(RECORDS SHOWN)

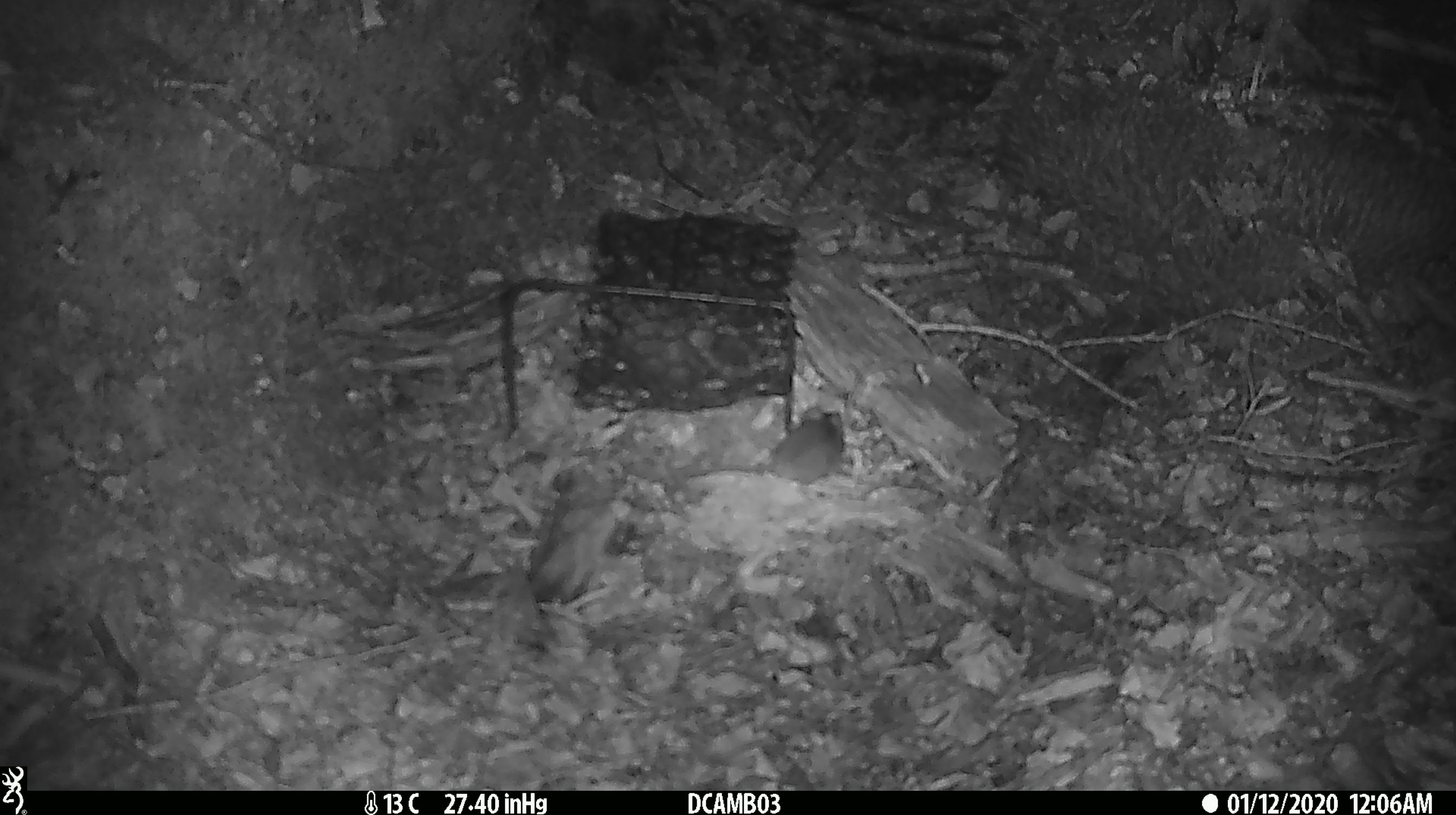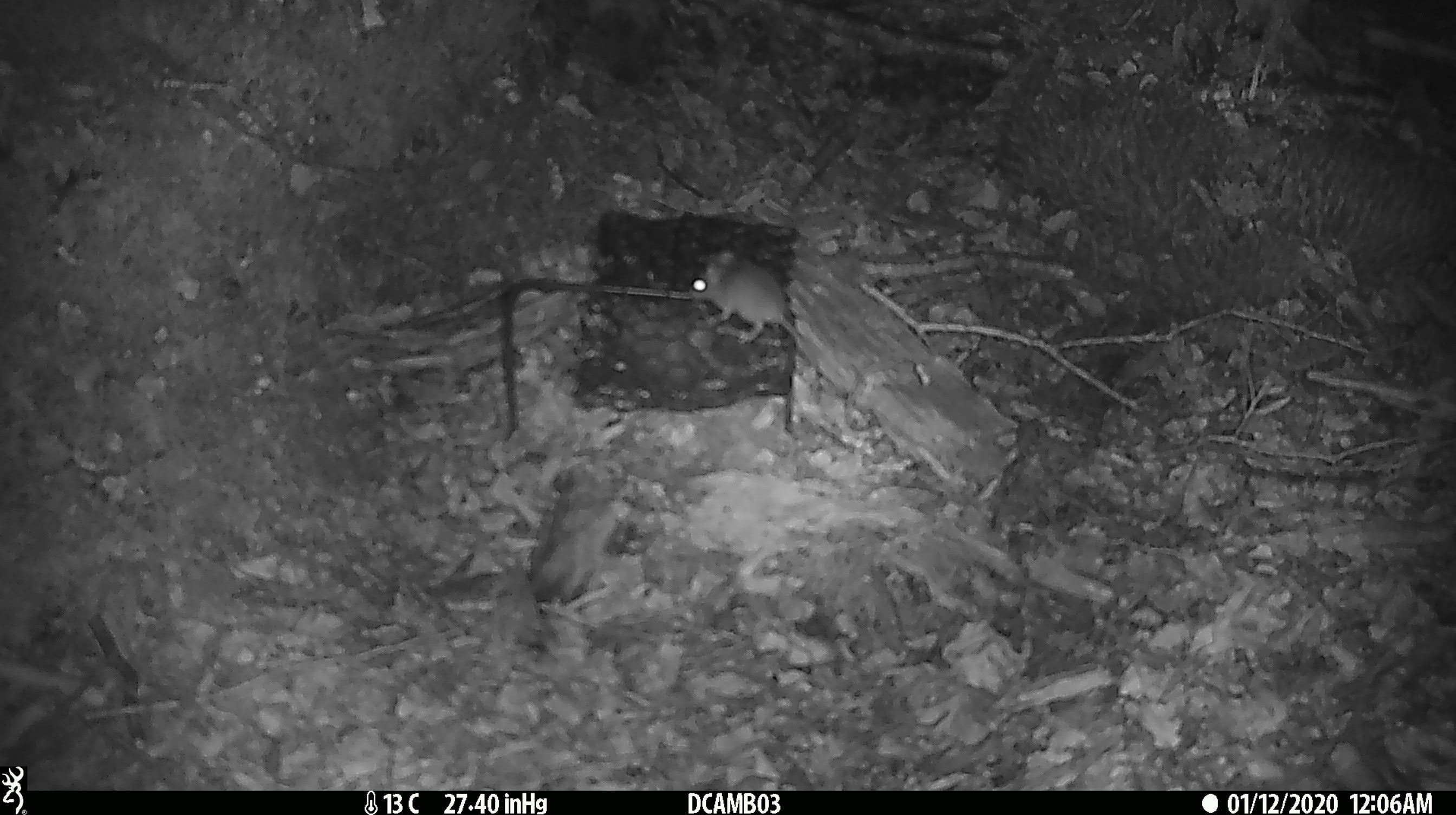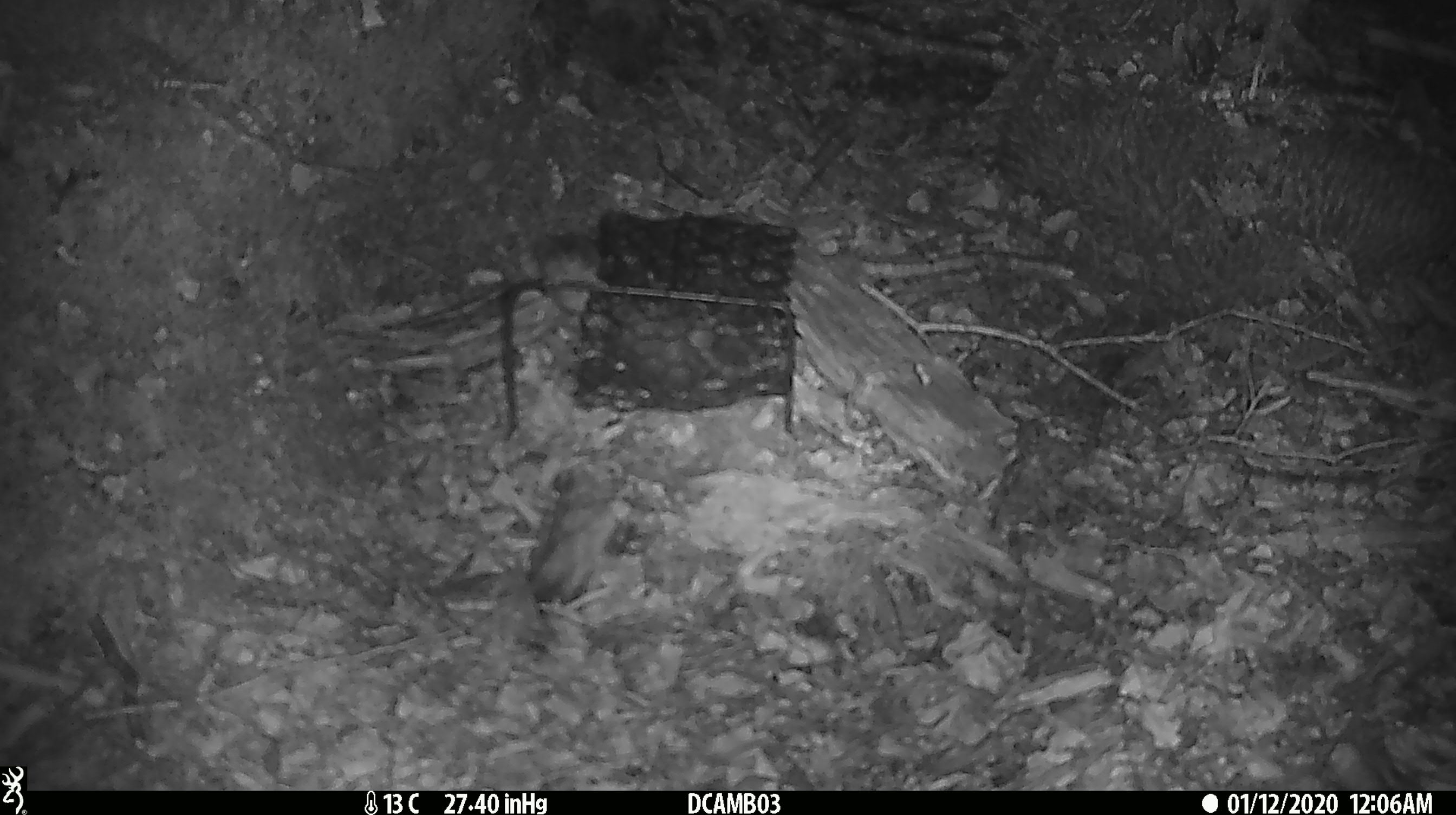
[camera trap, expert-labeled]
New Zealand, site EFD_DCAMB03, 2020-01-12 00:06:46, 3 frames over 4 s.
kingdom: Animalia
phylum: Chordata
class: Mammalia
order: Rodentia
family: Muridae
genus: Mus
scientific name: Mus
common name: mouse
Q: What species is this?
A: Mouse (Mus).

(End RECORDS SHOWN)

EXERCISE DIRECTIONS
All entries above must be duplicated exactly; please omit any picture they hold.

ANSWER FOR THE TASK
[camera trap, expert-labeled]
New Zealand, site EFD_DCAMB03, 2020-01-12 00:06:46, 3 frames over 4 s.
kingdom: Animalia
phylum: Chordata
class: Mammalia
order: Rodentia
family: Muridae
genus: Mus
scientific name: Mus
common name: mouse
Q: What species is this?
A: Mouse (Mus).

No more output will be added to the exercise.